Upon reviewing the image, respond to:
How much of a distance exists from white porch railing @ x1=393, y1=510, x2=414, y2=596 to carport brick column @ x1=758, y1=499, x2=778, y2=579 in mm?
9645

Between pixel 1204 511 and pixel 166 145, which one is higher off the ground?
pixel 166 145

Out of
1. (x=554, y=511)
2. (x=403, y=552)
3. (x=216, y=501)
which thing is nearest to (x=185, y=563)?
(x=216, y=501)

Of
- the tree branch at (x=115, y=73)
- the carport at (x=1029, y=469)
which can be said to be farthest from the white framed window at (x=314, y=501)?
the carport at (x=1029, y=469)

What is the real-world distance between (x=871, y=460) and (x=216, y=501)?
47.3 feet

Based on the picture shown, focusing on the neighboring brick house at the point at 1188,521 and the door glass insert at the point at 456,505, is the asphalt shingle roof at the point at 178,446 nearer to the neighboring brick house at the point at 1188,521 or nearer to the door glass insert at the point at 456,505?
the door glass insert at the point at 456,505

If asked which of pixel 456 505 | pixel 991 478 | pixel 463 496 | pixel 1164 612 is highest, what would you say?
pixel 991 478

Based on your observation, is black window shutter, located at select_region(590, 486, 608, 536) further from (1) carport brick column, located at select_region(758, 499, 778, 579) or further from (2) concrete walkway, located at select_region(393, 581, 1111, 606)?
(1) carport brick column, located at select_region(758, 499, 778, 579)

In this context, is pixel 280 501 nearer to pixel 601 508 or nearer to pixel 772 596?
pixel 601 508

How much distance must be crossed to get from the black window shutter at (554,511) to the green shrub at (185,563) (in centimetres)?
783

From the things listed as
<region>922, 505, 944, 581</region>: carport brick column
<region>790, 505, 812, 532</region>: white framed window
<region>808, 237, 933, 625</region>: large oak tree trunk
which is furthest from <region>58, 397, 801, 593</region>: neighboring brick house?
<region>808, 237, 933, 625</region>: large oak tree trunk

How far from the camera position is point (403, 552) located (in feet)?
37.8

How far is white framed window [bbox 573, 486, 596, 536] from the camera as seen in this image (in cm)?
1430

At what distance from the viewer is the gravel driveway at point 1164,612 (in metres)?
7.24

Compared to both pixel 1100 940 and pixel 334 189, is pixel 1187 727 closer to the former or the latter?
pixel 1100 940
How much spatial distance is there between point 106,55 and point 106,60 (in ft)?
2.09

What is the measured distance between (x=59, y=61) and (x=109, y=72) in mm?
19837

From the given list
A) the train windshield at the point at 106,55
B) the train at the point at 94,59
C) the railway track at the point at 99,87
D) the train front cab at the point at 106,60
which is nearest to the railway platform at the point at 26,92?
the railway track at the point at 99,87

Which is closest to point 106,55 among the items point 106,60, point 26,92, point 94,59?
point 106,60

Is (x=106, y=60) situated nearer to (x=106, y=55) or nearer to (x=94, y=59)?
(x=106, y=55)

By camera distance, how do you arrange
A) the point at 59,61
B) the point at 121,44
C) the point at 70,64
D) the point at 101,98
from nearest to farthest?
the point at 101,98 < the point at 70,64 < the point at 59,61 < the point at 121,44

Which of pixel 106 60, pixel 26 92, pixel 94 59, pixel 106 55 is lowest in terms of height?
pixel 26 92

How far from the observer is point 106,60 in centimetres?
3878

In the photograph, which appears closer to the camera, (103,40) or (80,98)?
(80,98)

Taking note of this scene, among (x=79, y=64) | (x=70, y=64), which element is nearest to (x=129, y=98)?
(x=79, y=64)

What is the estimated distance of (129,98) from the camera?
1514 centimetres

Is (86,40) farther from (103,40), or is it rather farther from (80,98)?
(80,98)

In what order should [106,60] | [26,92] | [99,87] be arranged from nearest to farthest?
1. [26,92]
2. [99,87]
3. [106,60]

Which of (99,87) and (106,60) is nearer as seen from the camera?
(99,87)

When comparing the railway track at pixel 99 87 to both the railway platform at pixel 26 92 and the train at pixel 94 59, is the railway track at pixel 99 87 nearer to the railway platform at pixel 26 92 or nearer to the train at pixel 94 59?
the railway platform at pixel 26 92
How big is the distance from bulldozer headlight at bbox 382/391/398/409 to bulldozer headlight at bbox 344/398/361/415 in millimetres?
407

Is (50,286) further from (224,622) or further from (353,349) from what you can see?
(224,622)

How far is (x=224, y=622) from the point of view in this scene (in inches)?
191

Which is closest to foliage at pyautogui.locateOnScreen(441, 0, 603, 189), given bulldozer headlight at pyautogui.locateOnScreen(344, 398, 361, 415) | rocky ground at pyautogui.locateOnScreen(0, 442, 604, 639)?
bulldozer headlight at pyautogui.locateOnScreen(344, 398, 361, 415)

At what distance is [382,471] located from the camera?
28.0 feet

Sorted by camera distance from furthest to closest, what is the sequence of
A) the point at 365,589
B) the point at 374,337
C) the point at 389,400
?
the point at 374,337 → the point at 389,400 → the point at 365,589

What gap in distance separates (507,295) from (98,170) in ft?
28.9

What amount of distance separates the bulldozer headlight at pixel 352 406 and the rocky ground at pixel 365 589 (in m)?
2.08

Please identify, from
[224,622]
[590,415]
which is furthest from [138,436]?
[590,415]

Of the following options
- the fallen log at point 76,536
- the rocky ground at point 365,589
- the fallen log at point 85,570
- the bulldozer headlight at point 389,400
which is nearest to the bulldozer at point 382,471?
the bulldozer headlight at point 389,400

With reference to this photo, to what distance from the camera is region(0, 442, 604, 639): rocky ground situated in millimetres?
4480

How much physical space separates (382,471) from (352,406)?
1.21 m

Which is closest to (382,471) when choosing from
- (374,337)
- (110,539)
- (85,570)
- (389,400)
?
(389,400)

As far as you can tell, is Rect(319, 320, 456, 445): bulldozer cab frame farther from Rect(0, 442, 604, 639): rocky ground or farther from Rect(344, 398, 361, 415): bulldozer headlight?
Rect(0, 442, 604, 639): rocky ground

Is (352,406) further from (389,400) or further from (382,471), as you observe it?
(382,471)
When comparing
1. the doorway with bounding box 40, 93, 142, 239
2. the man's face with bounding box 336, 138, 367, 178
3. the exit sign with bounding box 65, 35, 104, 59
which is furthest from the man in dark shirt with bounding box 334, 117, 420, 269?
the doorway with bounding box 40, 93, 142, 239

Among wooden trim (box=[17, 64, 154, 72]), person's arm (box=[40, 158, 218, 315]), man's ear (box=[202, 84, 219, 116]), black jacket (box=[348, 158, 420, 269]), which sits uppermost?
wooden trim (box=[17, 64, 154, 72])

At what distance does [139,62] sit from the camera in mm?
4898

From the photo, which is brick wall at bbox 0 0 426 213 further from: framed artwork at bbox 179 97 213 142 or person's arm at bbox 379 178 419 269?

• • • • • • •

**Your goal**
Repeat word for word every line from the one that holds "At what distance is" to the end. Both ends count.

**Right answer**
At what distance is [382,471] located from the camera?
28.0 feet

Sorted by camera distance from furthest to closest, what is the sequence of
A) the point at 365,589
B) the point at 374,337
C) the point at 389,400
?
the point at 374,337 → the point at 389,400 → the point at 365,589

What gap in distance separates (507,295) from (98,170) in ft?
28.9

What amount of distance separates the bulldozer headlight at pixel 352 406 and the rocky ground at pixel 365 589 (in m)?
2.08

Please identify, from
[224,622]
[590,415]
which is furthest from [138,436]?
[590,415]

Of the following options
- the fallen log at point 76,536
- the rocky ground at point 365,589
- the fallen log at point 85,570
- the bulldozer headlight at point 389,400
which is nearest to the bulldozer at point 382,471?
the bulldozer headlight at point 389,400

With reference to this photo, to what distance from the camera is region(0, 442, 604, 639): rocky ground situated in millimetres?
4480

How much physical space separates (382,471) from (352,406)?
1.21 m

Which is closest to (382,471) when choosing from
- (374,337)
- (110,539)
- (85,570)
- (389,400)
?
(389,400)

As far as you can tell, is Rect(319, 320, 456, 445): bulldozer cab frame farther from Rect(0, 442, 604, 639): rocky ground or farther from Rect(344, 398, 361, 415): bulldozer headlight?
Rect(0, 442, 604, 639): rocky ground

Is (352,406) further from (389,400) or further from (382,471), as you observe it?
(382,471)
When comparing
1. the doorway with bounding box 40, 93, 142, 239
2. the man's face with bounding box 336, 138, 367, 178
3. the exit sign with bounding box 65, 35, 104, 59
which is furthest from the man in dark shirt with bounding box 334, 117, 420, 269?
the doorway with bounding box 40, 93, 142, 239

Among wooden trim (box=[17, 64, 154, 72]), person's arm (box=[40, 158, 218, 315]), man's ear (box=[202, 84, 219, 116]), black jacket (box=[348, 158, 420, 269]), which sits uppermost?
wooden trim (box=[17, 64, 154, 72])

At what distance does [139,62] sit from the camera in mm?
4898

From the photo, which is brick wall at bbox 0 0 426 213 further from: framed artwork at bbox 179 97 213 142 or person's arm at bbox 379 178 419 269?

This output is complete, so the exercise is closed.